Items from a data source
↓↓↓
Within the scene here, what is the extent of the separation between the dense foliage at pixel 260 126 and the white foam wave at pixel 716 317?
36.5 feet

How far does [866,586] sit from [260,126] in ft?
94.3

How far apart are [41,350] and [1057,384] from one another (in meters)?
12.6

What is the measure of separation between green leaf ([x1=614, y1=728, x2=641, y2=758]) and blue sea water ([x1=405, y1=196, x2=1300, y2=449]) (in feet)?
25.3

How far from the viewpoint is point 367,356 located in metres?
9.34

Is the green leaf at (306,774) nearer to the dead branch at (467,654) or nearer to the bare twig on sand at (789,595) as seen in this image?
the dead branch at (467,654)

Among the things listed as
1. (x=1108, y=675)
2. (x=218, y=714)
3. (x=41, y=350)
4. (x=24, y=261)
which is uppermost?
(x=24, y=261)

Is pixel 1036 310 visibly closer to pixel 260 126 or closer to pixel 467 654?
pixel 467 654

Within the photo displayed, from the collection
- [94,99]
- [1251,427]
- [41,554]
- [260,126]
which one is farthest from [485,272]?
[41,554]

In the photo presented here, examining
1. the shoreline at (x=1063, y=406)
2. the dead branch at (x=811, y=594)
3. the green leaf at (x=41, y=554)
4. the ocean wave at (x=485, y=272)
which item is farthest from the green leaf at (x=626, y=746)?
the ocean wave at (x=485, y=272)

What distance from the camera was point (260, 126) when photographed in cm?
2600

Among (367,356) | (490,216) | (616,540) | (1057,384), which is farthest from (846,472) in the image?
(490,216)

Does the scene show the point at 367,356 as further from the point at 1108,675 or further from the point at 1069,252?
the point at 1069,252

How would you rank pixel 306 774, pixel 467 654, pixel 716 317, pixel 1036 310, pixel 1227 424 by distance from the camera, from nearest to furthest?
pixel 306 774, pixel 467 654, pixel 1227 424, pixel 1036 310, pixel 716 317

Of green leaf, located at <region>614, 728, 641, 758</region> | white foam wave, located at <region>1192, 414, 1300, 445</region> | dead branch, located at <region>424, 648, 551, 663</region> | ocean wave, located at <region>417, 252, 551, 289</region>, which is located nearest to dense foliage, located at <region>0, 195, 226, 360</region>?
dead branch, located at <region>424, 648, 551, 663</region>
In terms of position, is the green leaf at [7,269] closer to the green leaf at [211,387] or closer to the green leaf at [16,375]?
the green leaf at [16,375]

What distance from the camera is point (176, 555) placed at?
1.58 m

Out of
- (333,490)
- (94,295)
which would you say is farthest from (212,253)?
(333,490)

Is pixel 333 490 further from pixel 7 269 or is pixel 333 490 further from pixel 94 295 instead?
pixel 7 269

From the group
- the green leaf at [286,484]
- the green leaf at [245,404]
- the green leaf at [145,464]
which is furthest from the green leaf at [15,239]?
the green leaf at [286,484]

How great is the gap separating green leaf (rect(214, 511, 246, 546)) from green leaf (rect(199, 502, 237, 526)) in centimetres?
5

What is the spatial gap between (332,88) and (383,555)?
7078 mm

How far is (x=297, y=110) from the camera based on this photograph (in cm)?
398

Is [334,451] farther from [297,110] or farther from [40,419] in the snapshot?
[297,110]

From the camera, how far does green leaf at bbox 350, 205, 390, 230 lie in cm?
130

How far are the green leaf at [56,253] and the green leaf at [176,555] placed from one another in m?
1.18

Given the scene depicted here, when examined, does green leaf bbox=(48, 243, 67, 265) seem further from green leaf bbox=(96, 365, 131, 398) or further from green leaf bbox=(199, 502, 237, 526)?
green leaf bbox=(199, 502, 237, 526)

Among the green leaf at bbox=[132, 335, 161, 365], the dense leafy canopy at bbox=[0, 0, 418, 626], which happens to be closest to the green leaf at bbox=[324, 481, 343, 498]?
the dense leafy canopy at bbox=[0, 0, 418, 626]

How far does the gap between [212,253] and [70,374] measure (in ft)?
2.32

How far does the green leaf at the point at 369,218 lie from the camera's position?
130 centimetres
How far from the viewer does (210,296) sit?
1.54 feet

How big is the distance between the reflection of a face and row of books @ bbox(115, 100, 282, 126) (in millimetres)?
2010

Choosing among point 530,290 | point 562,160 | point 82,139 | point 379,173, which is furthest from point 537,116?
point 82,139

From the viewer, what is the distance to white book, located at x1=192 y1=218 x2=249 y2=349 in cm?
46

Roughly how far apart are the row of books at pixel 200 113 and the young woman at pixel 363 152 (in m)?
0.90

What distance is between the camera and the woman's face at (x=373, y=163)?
↑↑↑
Repeat the material from above exactly, word for word.

Within the scene here, what is the extent of the separation between the dense foliage at pixel 260 126 and the white foam wave at pixel 716 317?
36.5 feet

How far does [866,586] sit from [260,126] in ft?
94.3

How far apart are [41,350] and [1057,384] from one another (in meters)?
12.6

What is the measure of separation between green leaf ([x1=614, y1=728, x2=641, y2=758]) and blue sea water ([x1=405, y1=196, x2=1300, y2=449]) (in feet)?
25.3

How far from the viewpoint is point 367,356 located in metres?
9.34

Is the green leaf at (306,774) nearer to the dead branch at (467,654) or nearer to the bare twig on sand at (789,595) as seen in this image?
the dead branch at (467,654)

Among the things listed as
1. (x=1108, y=675)
2. (x=218, y=714)
3. (x=41, y=350)
4. (x=24, y=261)
which is uppermost?
(x=24, y=261)

Is pixel 1036 310 visibly closer to pixel 260 126 or closer to pixel 467 654?
pixel 467 654

Within the photo displayed, from the collection
- [94,99]
- [1251,427]
- [41,554]
- [260,126]
which one is farthest from [485,272]?
[41,554]

In the photo presented here, examining
1. the shoreline at (x=1063, y=406)
2. the dead branch at (x=811, y=594)
3. the green leaf at (x=41, y=554)
4. the ocean wave at (x=485, y=272)
which item is farthest from the green leaf at (x=626, y=746)?
the ocean wave at (x=485, y=272)

What distance from the camera was point (260, 126) when photographed in cm?
2600

Among (367,356) | (490,216) | (616,540) | (1057,384), which is farthest from (846,472) in the image?
(490,216)

Does the scene show the point at 367,356 as further from the point at 1108,675 or further from the point at 1069,252?
the point at 1069,252

How would you rank pixel 306 774, pixel 467 654, pixel 716 317, pixel 1036 310, pixel 1227 424 by distance from the camera, from nearest to furthest?
pixel 306 774, pixel 467 654, pixel 1227 424, pixel 1036 310, pixel 716 317

Of green leaf, located at <region>614, 728, 641, 758</region> | white foam wave, located at <region>1192, 414, 1300, 445</region> | dead branch, located at <region>424, 648, 551, 663</region> | ocean wave, located at <region>417, 252, 551, 289</region>, which is located nearest to dense foliage, located at <region>0, 195, 226, 360</region>?
dead branch, located at <region>424, 648, 551, 663</region>
In terms of position, is the green leaf at [7,269] closer to the green leaf at [211,387] or closer to the green leaf at [16,375]?
the green leaf at [16,375]

What distance from the camera is point (176, 555) placed at?
1.58 m

Out of
- (333,490)
- (94,295)
which would you say is farthest from (212,253)?
(333,490)

Is pixel 333 490 further from pixel 7 269 or is pixel 333 490 further from pixel 94 295 instead?
pixel 7 269

From the group
- the green leaf at [286,484]
- the green leaf at [245,404]
- the green leaf at [145,464]
which is furthest from the green leaf at [15,239]?
the green leaf at [286,484]

How great is the gap separating green leaf (rect(214, 511, 246, 546)) from green leaf (rect(199, 502, 237, 526)) in centimetres?
5

What is the spatial gap between (332,88) and (383,555)?
7078 mm

How far is (x=297, y=110) from the camera based on this photograph (in cm)?
398

Is [334,451] farther from [297,110] or farther from [40,419] in the snapshot?
[297,110]

From the camera, how far does green leaf at bbox 350, 205, 390, 230 lie in cm?
130

How far are the green leaf at [56,253] and the green leaf at [176,555] placed from one another in m?
1.18

Given the scene depicted here, when examined, does green leaf bbox=(48, 243, 67, 265) seem further from green leaf bbox=(96, 365, 131, 398) or further from green leaf bbox=(199, 502, 237, 526)?
green leaf bbox=(199, 502, 237, 526)

Among the green leaf at bbox=[132, 335, 161, 365], the dense leafy canopy at bbox=[0, 0, 418, 626], which happens to be closest to the green leaf at bbox=[324, 481, 343, 498]?
the dense leafy canopy at bbox=[0, 0, 418, 626]

How far does the gap between [212,253] and [70,374] measure (in ft)?
2.32

How far does the green leaf at the point at 369,218 lie from the camera's position?
130 centimetres
How far from the viewer does (210,296) sit?
1.54 feet

How big is the distance between the reflection of a face and row of books @ bbox(115, 100, 282, 126) (in millimetres)?
2010

Choosing among point 530,290 | point 562,160 | point 82,139 | point 379,173, which is furthest from point 537,116?
point 82,139

From the viewer, what is the distance to white book, located at x1=192 y1=218 x2=249 y2=349 in cm?
46

Roughly how far apart are the row of books at pixel 200 113 and the young woman at pixel 363 152 (in m)?
0.90

What distance is between the camera and the woman's face at (x=373, y=163)?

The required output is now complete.